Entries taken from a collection
- - -
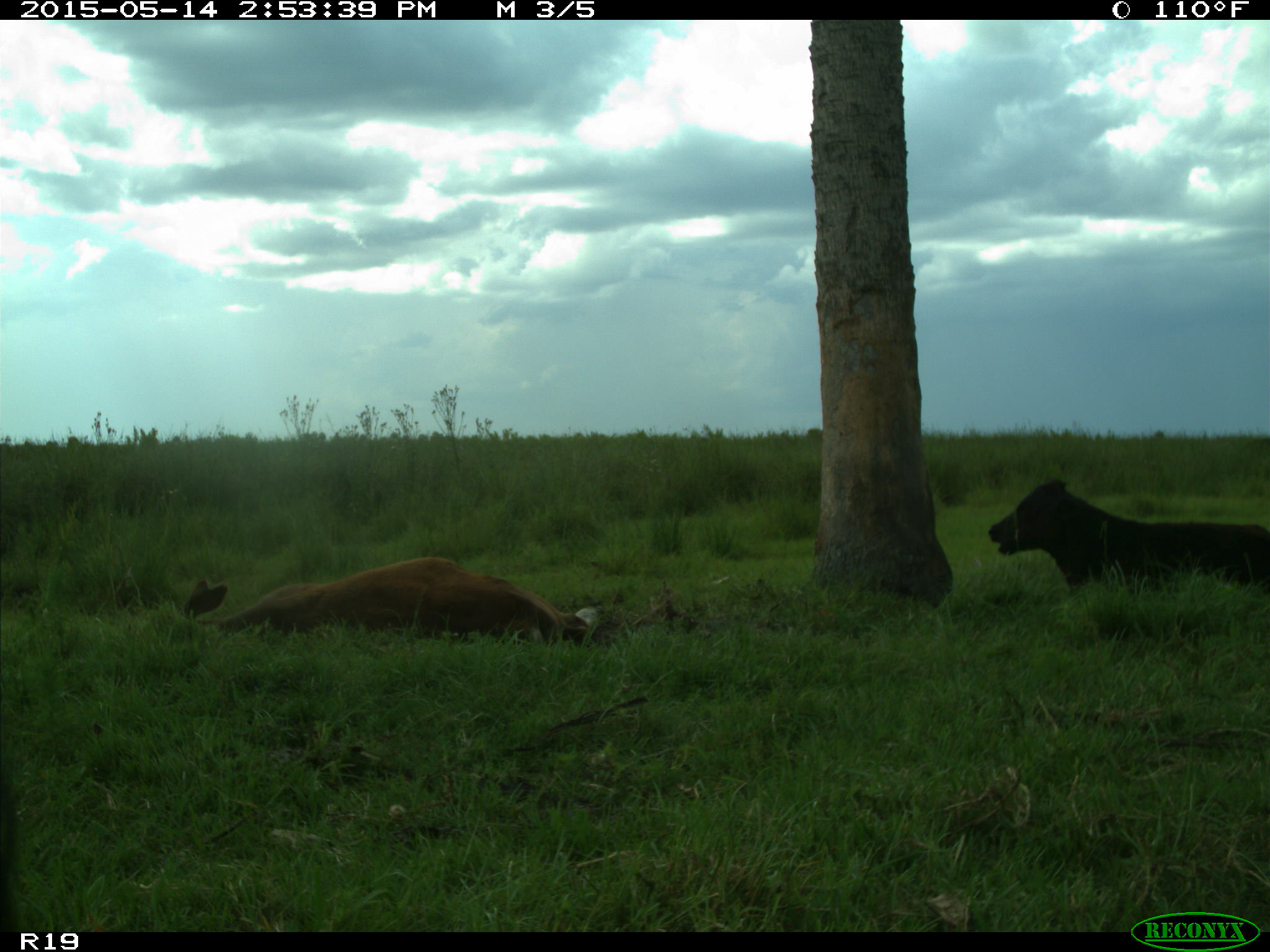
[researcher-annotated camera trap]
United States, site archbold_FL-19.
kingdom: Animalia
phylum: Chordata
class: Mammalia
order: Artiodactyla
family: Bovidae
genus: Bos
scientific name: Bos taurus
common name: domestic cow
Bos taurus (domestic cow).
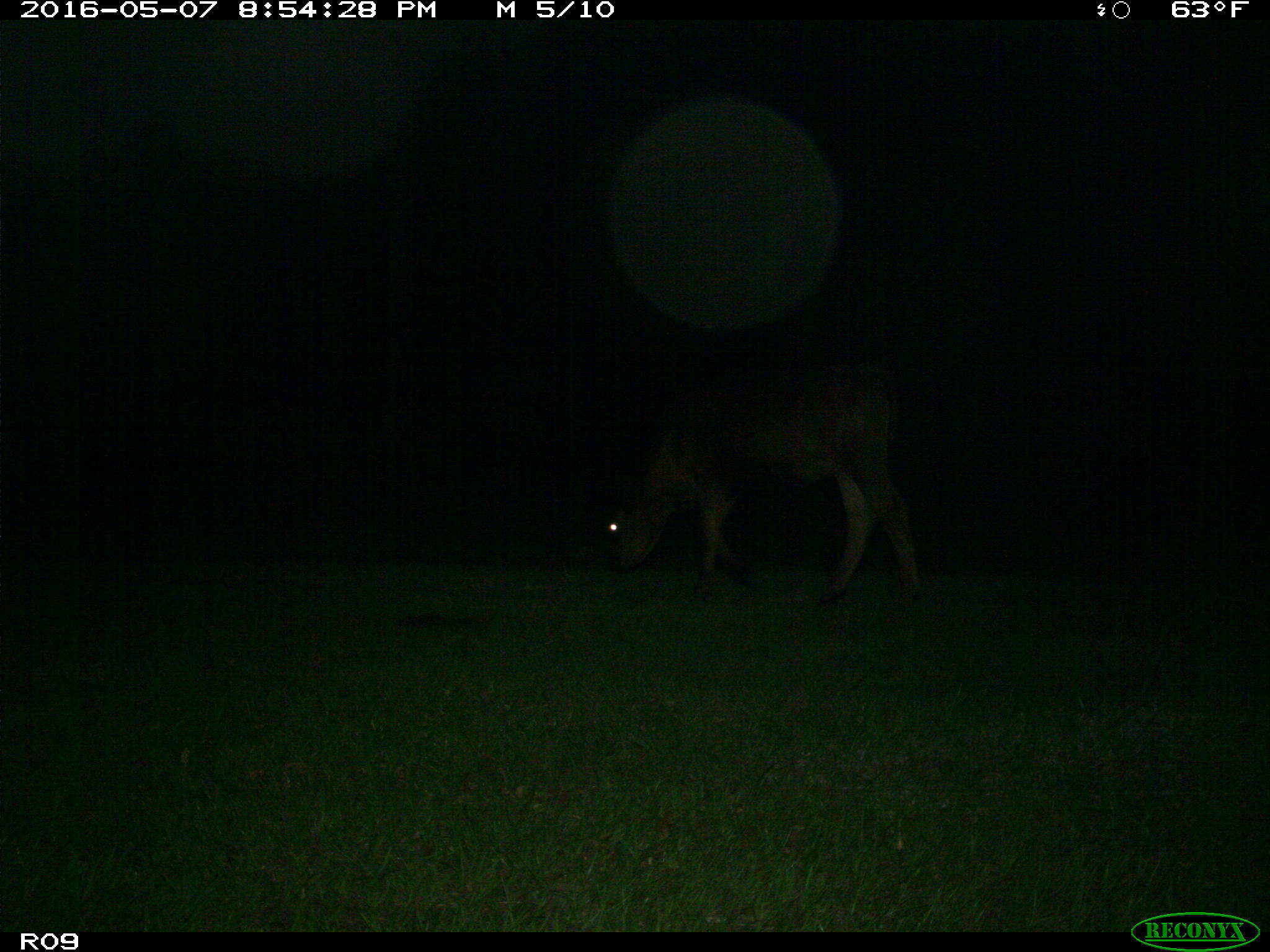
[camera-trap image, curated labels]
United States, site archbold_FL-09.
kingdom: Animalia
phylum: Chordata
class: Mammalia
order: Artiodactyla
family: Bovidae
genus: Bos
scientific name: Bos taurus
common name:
- - -
Copy every record exactly, but skip the pictures.

[researcher-annotated camera trap]
United States, site archbold_FL-19.
kingdom: Animalia
phylum: Chordata
class: Mammalia
order: Artiodactyla
family: Bovidae
genus: Bos
scientific name: Bos taurus
common name: domestic cow
Bos taurus (domestic cow).
[camera-trap image, curated labels]
United States, site archbold_FL-09.
kingdom: Animalia
phylum: Chordata
class: Mammalia
order: Artiodactyla
family: Bovidae
genus: Bos
scientific name: Bos taurus
common name:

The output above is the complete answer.